Carville distilled Miller's message into what became the mantra of the Clinton campaign -- "It's the economy, stupid." Miller was given the honor of nominating Clinton at the Democratic National Convention in 1992, and his populist speech, delivered in his mountain twang, evoked the best of the New Deal liberalism and brought the cheering delegates to their feet. For that moment, Miller spoke in perfect pitch and stood in perfect harmony with his party.

Those were the days when Miller was seen as a rising star in Democratic politics. His loyalty was never in question. He actively supported the presidential campaigns of Bill Clinton and Al Gore. Miller was considered one of the nation's most progressive Democratic governors, and many Democrats regarded Miller as a political guide who could help their presidential candidate strike the right balance between social and economic issues, just as Miller had done so successfully in his own campaigns.

As a candidate for governor, Miller said in his Raleigh speech, "I was open about where I stood on social issues. I said I was for sex education, and now we are implementing it. I endorsed a hate crimes bill, and I have said that I would sign legislation repealing Georgia's anti-sodomy law.
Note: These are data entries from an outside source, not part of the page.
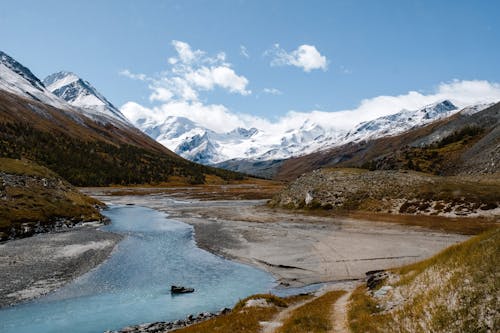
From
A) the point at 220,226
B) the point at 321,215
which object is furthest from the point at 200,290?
the point at 321,215

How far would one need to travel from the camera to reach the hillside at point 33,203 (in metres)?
62.0

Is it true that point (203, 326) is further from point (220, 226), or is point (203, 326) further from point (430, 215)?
point (430, 215)

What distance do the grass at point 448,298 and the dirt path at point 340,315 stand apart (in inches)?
20.4

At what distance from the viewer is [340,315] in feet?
81.0

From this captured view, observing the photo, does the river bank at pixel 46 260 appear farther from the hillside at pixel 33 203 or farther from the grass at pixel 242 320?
the grass at pixel 242 320

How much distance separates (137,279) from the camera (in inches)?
1613

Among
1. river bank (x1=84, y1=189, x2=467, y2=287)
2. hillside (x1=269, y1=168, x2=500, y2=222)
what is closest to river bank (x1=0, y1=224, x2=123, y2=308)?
river bank (x1=84, y1=189, x2=467, y2=287)

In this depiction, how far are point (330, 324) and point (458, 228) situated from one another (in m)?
48.6

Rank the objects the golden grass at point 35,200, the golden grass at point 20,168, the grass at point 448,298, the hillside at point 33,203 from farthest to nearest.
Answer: the golden grass at point 20,168
the golden grass at point 35,200
the hillside at point 33,203
the grass at point 448,298

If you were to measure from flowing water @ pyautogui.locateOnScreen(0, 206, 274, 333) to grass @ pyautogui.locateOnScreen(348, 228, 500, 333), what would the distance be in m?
14.9

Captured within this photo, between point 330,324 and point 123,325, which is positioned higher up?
point 330,324

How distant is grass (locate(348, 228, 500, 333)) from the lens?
1650 centimetres

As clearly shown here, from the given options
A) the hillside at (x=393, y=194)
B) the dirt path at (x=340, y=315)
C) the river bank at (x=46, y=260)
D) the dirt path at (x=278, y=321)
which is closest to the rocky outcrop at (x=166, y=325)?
the dirt path at (x=278, y=321)

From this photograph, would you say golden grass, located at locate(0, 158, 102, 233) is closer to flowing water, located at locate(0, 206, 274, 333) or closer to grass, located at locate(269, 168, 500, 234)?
flowing water, located at locate(0, 206, 274, 333)
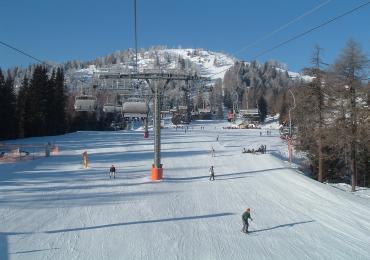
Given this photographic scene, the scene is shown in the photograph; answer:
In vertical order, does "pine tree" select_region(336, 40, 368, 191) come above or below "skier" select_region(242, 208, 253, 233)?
above

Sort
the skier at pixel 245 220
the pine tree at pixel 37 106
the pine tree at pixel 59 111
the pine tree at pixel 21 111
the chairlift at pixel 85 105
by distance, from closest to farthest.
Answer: the skier at pixel 245 220 → the chairlift at pixel 85 105 → the pine tree at pixel 21 111 → the pine tree at pixel 37 106 → the pine tree at pixel 59 111

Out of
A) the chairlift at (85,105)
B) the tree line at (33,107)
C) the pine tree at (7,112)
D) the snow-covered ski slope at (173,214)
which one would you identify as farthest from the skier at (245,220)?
the pine tree at (7,112)

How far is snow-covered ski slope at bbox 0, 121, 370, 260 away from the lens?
2033 cm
I am completely committed to a woman's right to choose, and I have never equivocated in my support of the E.R.A. . . . But you see, those issues were not the sole message of my campaign. Most of all, I stood for economic empowerment -- for education, for efficiency, and, instead of higher taxes, for a lottery (to finance college scholarships and universal pre-kindergarten)."
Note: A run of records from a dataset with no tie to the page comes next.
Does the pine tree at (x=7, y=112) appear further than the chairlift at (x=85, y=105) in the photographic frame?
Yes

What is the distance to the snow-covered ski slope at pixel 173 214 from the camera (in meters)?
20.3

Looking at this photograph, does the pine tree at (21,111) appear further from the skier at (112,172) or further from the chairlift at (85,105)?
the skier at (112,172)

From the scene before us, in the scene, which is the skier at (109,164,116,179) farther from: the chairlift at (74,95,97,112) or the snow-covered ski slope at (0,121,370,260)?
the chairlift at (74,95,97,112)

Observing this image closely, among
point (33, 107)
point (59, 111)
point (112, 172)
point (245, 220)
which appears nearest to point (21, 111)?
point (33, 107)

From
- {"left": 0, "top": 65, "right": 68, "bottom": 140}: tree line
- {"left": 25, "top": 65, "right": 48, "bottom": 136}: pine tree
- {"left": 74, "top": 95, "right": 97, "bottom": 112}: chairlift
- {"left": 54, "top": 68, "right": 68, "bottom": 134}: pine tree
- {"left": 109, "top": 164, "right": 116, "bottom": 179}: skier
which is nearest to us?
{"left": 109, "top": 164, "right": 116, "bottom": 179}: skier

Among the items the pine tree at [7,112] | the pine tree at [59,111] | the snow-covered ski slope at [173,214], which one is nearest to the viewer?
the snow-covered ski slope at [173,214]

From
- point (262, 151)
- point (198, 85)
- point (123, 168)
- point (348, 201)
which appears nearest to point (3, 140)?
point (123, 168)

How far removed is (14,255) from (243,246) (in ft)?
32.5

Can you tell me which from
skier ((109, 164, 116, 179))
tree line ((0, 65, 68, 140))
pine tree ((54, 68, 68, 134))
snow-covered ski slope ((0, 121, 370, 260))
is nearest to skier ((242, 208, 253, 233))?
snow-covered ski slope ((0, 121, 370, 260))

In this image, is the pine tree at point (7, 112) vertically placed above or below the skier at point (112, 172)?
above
And, he could have added, for tax cuts.

When Miller came to the Senate, he put his fellow Democrats on notice. He was not there to vote the party line but to represent the interests of Georgians. And for that, he is paying a price. Miller is not the first Democrat to be judged so narrowly. There was no truer New Deal liberal than the late Pennsylvania Gov. Robert Casey. Throughout his political life he stood up for working people and the disadvantaged. But he was out of step with his party on abortion. Casey opposed abortion, and for that he was shamefully ostracized by his party and even denied a speaking slot at the 1992 and 1996 Democratic conventions.

I doubt that you'll see Zell Miller's name on the roster of speakers at his party's 2004 national convention. But I won't at all be surprised if James Jeffords gets a prime-time speaking slot.